High Information Gain content has specific properties:
It contains proprietary data. Benchmark data from your own customer base. A/B test results from campaigns you ran. Win/loss analysis patterns from your pipeline. An LLM can't hallucinate this because it's yours alone.
It reflects lived experience. "In the 40 audits I've run this year..." tells a reader something an AI can't fabricate. First-person practitioner narrative carries E-E-A-T weight that generic how-to content never will.
It takes an uncomfortable position. "Stage-based forecasting is causing your CFO to mistrust your pipeline reports" is an opinion a reader has to engage with. It creates what marketers call a "pattern interrupt." Compare that to "Pipeline forecasting best practices" — which an AI can, and will, render perfectly.
It creates a specific, citable framework. The more original and named your thinking, the more likely it is to be referenced, shared in communities, cited by other writers, and used as a source by AI systems that need to cite something credible.
What to Build Instead
Original research and benchmarks. Survey your customers. Analyse your own anonymised data. Publish findings with your methodology visible. This is the highest-value SEO content in 2026 because it's unfakeable.
Case studies with specific numbers. Not "we helped a company improve their pipeline." Rather: "How we reduced lead response time from 4.2 hours to 11 minutes across 3 enterprise sales teams." Specificity is the signal of authenticity that AI can't replicate.
Perspective pieces that challenge consensus. The best-performing articles in our network in 2025 were not the most comprehensive. They were the most polarising. A piece titled "Your ABM programme is probably just expensive outbound" generates more shares, more comments, and more community discussion than "The Complete Guide to ABM" ever will.
The community integration.
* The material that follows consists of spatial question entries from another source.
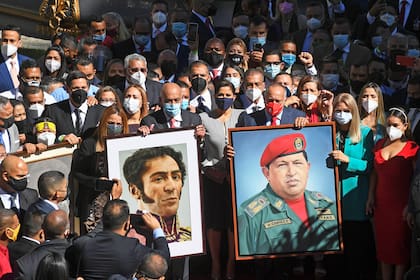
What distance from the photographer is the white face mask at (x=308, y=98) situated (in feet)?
37.7

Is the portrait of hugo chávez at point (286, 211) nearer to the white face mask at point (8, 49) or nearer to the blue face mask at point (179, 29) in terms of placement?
the white face mask at point (8, 49)

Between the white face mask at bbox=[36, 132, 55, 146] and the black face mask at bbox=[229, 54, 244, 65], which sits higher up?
the black face mask at bbox=[229, 54, 244, 65]

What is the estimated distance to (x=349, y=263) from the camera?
36.2ft

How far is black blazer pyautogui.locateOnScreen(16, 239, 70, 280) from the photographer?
8.29m

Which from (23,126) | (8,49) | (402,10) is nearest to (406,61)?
(402,10)

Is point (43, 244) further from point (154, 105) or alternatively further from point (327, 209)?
point (154, 105)

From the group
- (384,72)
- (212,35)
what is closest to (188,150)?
(384,72)

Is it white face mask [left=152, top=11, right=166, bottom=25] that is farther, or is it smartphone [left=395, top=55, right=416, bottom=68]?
white face mask [left=152, top=11, right=166, bottom=25]

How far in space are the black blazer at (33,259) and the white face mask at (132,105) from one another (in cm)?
280

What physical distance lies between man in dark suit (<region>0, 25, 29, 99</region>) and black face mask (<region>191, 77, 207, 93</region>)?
93.1 inches

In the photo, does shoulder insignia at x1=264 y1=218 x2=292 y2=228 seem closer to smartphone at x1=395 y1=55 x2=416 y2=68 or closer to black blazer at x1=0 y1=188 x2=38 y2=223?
black blazer at x1=0 y1=188 x2=38 y2=223

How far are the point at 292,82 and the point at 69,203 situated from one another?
2.99m

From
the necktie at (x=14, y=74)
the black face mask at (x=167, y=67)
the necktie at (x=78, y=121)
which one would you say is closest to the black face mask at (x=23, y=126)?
the necktie at (x=78, y=121)

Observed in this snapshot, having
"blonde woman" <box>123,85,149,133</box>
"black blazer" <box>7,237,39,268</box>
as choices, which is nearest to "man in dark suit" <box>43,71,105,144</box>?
"blonde woman" <box>123,85,149,133</box>
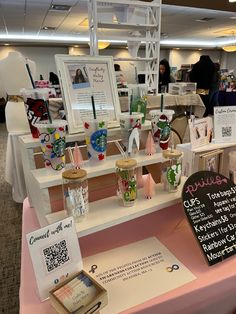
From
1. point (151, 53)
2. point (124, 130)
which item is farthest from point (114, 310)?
point (151, 53)

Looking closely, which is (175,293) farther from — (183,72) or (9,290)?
(183,72)

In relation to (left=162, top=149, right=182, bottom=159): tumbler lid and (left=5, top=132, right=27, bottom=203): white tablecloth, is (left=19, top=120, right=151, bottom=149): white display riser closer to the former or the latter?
(left=162, top=149, right=182, bottom=159): tumbler lid

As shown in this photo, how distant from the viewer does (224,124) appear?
1.37m

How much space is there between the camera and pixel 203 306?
0.88m

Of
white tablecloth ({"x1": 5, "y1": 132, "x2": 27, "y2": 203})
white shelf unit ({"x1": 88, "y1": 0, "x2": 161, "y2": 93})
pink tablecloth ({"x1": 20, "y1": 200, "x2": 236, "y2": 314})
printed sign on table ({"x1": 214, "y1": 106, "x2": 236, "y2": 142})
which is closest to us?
pink tablecloth ({"x1": 20, "y1": 200, "x2": 236, "y2": 314})

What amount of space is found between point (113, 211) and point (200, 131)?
650mm

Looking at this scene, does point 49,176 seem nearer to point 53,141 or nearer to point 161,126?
point 53,141

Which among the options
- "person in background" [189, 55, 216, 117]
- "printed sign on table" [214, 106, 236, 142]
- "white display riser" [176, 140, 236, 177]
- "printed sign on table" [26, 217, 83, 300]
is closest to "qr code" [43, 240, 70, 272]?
"printed sign on table" [26, 217, 83, 300]

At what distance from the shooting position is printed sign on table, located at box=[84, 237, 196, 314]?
785 millimetres

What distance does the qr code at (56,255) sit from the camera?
75 centimetres

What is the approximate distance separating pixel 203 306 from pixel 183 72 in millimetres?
10556

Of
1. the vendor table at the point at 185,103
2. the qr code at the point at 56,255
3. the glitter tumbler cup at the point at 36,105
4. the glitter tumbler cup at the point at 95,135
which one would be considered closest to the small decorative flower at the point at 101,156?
the glitter tumbler cup at the point at 95,135

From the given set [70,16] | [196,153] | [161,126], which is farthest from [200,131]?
[70,16]

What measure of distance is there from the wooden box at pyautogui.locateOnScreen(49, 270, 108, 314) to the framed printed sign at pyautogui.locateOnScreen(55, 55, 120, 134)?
1.75ft
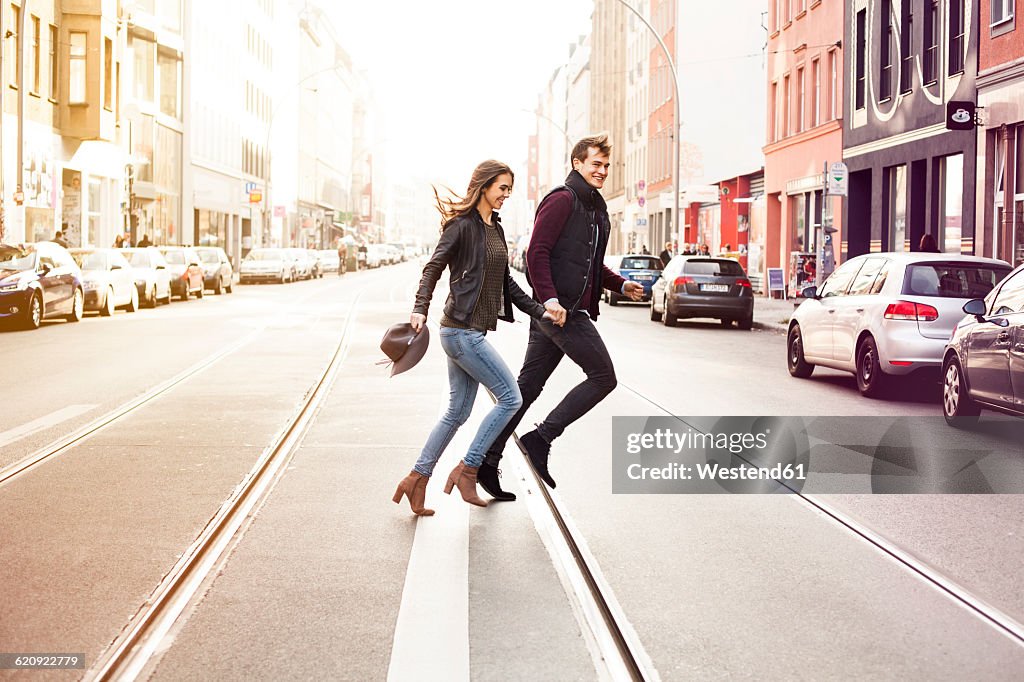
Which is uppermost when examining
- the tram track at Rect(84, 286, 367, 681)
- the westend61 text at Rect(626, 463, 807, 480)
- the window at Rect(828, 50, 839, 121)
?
the window at Rect(828, 50, 839, 121)

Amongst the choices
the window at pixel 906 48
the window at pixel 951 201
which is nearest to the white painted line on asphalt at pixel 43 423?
the window at pixel 951 201

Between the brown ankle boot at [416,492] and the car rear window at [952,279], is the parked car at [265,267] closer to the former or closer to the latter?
the car rear window at [952,279]

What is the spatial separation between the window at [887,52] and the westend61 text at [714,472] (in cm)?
2401

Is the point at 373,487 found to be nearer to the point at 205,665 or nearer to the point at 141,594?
the point at 141,594

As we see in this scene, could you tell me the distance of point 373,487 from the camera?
27.3ft

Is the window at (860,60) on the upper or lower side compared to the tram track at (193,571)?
upper

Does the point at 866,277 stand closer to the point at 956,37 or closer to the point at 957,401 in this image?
the point at 957,401

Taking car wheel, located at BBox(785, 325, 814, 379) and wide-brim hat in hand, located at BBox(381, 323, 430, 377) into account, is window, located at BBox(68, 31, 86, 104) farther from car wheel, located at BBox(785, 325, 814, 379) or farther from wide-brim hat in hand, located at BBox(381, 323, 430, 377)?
wide-brim hat in hand, located at BBox(381, 323, 430, 377)

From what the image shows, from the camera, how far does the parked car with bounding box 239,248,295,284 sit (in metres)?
57.2

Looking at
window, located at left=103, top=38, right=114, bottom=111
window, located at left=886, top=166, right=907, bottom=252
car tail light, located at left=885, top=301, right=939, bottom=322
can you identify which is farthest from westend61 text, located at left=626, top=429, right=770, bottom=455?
window, located at left=103, top=38, right=114, bottom=111

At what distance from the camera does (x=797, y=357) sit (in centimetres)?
1691

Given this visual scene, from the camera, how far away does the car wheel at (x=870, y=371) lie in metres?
14.3
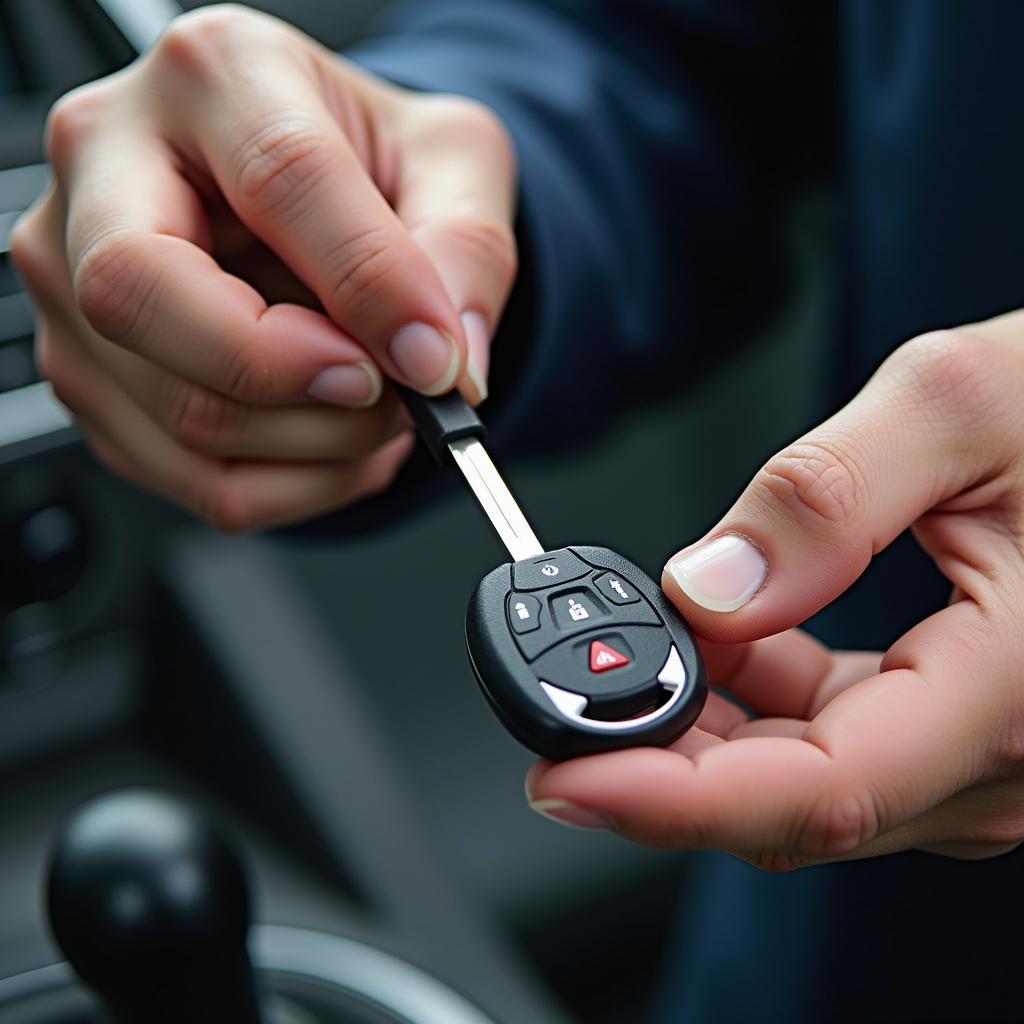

Content that gets discussed in communities gets distributed in dark social channels, which drives branded search, which signals relevance to both Google and AI training pipelines. Write for practitioners, publish in community spaces, and let the distribution compound.
The Honest Challenge
This shift requires a fundamentally different content production model. You can't produce 30 SEO-optimised articles per month and call it a strategy. You need to produce fewer, deeper, more original pieces — and you need to source them from people who have actually done the work, not from writers briefed with keyword lists.
For most teams, this means building a contributors programme that brings genuine practitioners into the content process. The authority in the article has to come from the person who wrote it, not from the topic.
The AI search era doesn't make content marketing obsolete. It makes mediocre content marketing obsolete. That's probably fine with you.